### 取り組む課題
1) 本の感想文から、「で、第6章で纏める、という構成。」から「学問を宗教にしてしまうからするべきでもないと思う。」までを両端も含めて一字一句変えずに書き写してください。
2) キツネにだまされる話を扱った本の感想文を、最後の文のあとから書き継いでください。

第4章、第5章は観念的、或いは思想ベースの話。
で、第6章で纏める、という構成。
なのだが、纏め切れていない印象。
竜頭蛇尾っちゃ竜頭蛇尾だが、
実際難しい課題であり、
このような纏まり方がリアルなのかも知れない。
第4章、第5章は特に目新しい理論を展開している訳ではないが、
現代思想や歴史観について整理されており、分かりやすい。
個人的には「理性」「事実」しか広汎なコミュニケーションの共通基盤にならないと思うので、
言っても仕方がないと感じる。
アンチテーゼとして評価する余地はあるが、
主旋律にはならないし、
学問を宗教にしてしまうからするべきでもないと思う。
あと、「キツネにだまされる」のは農村の物語であり、
都市化する中で消失していく物語なのでは、と感じた。
「王子の狐」なんか代表的だが、
都市では早い段階で「狐が人を騙す」素朴なイメージを
茶化す感覚が生じているのではないか。
この本は農村ベースで書かれているので全く触れられていないが、
そのあたりに不足感はある。
ただ、この本を読んでいろいろ感じたこともあり、収穫はあった。

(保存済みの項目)
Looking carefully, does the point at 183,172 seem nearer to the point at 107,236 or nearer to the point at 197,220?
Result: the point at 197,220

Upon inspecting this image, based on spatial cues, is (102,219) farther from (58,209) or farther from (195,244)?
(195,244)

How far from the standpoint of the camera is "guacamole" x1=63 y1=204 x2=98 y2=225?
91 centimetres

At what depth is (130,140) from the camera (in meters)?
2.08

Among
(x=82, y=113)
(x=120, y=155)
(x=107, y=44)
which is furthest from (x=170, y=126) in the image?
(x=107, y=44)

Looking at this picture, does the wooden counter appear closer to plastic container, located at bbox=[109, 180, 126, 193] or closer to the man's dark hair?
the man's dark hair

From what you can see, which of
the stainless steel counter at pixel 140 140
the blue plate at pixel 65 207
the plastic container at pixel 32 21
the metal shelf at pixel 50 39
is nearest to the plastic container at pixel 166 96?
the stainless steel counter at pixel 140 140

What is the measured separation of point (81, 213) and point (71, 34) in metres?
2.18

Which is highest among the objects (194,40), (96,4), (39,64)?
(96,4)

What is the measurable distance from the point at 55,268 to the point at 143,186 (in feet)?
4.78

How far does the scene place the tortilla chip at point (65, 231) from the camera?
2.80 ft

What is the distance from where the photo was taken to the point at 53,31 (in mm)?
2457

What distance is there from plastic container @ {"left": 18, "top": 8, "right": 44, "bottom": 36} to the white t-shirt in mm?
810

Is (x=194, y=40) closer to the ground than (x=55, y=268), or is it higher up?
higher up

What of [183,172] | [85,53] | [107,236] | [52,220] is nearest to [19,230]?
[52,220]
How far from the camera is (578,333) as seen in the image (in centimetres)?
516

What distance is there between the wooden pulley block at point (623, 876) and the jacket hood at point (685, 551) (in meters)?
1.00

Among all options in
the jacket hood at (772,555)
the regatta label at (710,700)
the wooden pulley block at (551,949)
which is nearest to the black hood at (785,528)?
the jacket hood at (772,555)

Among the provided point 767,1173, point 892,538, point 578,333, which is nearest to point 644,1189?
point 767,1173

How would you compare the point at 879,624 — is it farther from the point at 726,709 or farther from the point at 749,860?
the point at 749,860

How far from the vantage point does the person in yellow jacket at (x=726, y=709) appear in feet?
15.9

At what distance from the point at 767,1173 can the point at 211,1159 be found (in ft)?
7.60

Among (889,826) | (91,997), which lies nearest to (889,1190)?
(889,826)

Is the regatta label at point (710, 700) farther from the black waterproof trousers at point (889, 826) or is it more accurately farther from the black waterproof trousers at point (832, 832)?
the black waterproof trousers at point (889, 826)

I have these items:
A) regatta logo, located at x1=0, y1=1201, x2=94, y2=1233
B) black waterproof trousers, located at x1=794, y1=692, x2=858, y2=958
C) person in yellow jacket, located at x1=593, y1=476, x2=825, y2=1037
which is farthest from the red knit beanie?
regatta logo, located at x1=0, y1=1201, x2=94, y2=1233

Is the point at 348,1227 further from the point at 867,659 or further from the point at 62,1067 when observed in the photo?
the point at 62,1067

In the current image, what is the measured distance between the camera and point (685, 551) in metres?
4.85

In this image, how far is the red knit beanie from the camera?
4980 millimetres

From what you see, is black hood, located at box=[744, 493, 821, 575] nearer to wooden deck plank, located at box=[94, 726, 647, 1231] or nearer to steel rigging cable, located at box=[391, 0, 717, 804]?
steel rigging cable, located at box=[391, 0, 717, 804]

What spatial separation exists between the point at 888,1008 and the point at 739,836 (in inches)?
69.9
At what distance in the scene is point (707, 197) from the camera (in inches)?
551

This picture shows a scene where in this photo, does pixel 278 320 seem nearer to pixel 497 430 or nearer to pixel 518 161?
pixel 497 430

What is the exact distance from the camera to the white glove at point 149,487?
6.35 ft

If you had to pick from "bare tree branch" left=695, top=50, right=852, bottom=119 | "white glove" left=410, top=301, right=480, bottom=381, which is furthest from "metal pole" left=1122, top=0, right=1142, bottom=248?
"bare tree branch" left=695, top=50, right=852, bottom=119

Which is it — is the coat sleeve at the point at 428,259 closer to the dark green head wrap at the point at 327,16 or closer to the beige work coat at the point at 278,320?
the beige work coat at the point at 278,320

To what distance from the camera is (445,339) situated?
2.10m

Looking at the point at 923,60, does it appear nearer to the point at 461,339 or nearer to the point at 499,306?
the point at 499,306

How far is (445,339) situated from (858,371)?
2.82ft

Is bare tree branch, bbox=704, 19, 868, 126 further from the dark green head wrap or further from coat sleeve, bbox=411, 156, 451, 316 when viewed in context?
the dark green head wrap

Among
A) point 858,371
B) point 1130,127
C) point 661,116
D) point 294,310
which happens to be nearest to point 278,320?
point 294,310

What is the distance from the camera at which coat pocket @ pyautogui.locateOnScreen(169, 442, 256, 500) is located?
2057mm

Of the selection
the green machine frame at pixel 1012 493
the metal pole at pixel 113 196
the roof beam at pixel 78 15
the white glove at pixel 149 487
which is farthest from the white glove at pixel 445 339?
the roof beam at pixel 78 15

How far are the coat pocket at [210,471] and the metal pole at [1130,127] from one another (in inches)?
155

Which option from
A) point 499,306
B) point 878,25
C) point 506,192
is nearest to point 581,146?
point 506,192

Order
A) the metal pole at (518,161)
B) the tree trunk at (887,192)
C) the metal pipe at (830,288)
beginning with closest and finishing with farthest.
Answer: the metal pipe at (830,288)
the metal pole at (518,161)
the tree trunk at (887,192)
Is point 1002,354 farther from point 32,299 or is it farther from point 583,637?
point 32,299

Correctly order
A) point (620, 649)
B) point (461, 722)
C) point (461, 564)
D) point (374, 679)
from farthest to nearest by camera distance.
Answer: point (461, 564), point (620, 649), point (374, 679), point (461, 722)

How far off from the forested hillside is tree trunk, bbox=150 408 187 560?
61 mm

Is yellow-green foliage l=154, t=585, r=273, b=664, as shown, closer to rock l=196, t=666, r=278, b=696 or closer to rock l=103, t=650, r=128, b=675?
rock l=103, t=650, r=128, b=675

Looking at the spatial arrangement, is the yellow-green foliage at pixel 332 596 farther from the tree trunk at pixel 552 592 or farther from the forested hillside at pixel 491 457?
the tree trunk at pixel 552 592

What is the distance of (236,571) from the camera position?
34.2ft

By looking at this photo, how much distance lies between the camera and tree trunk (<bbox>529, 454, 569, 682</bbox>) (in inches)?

### 解いた問題
1)
で、第6章で纏める、という構成。
なのだが、纏め切れていない印象。
竜頭蛇尾っちゃ竜頭蛇尾だが、
実際難しい課題であり、
このような纏まり方がリアルなのかも知れない。
第4章、第5章は特に目新しい理論を展開している訳ではないが、
現代思想や歴史観について整理されており、分かりやすい。
個人的には「理性」「事実」しか広汎なコミュニケーションの共通基盤にならないと思うので、
言っても仕方がないと感じる。
アンチテーゼとして評価する余地はあるが、
主旋律にはならないし、
学問を宗教にしてしまうからするべきでもないと思う。

2)
一つは、落語の演じ方で特に近年、
科学的、というか理屈っぽくなっている感覚があったのだが、
その裏付けのようなもの。
私は「竹の水仙」のような左甚五郎ものが好きなのだが、
例えば「新しい竹は水を吸うから」といった理由付けが為されることがある。
でも個人的には、
左甚五郎は名人だから、という理由だけで、
作ったものが水を吸って花を咲かせたり、動き出したり、妊娠させたりする、
で良いと感じている。
そのあたりにギャップがある。
そこに理由が求められるのは、「理性」に絡め取られた一つの現われなのかな、と感じた。
でも理由付けに拘り過ぎると、
「ウッソだあ」と思われるようなネタが出来なくなる自縄自縛に陥ると思うのだが。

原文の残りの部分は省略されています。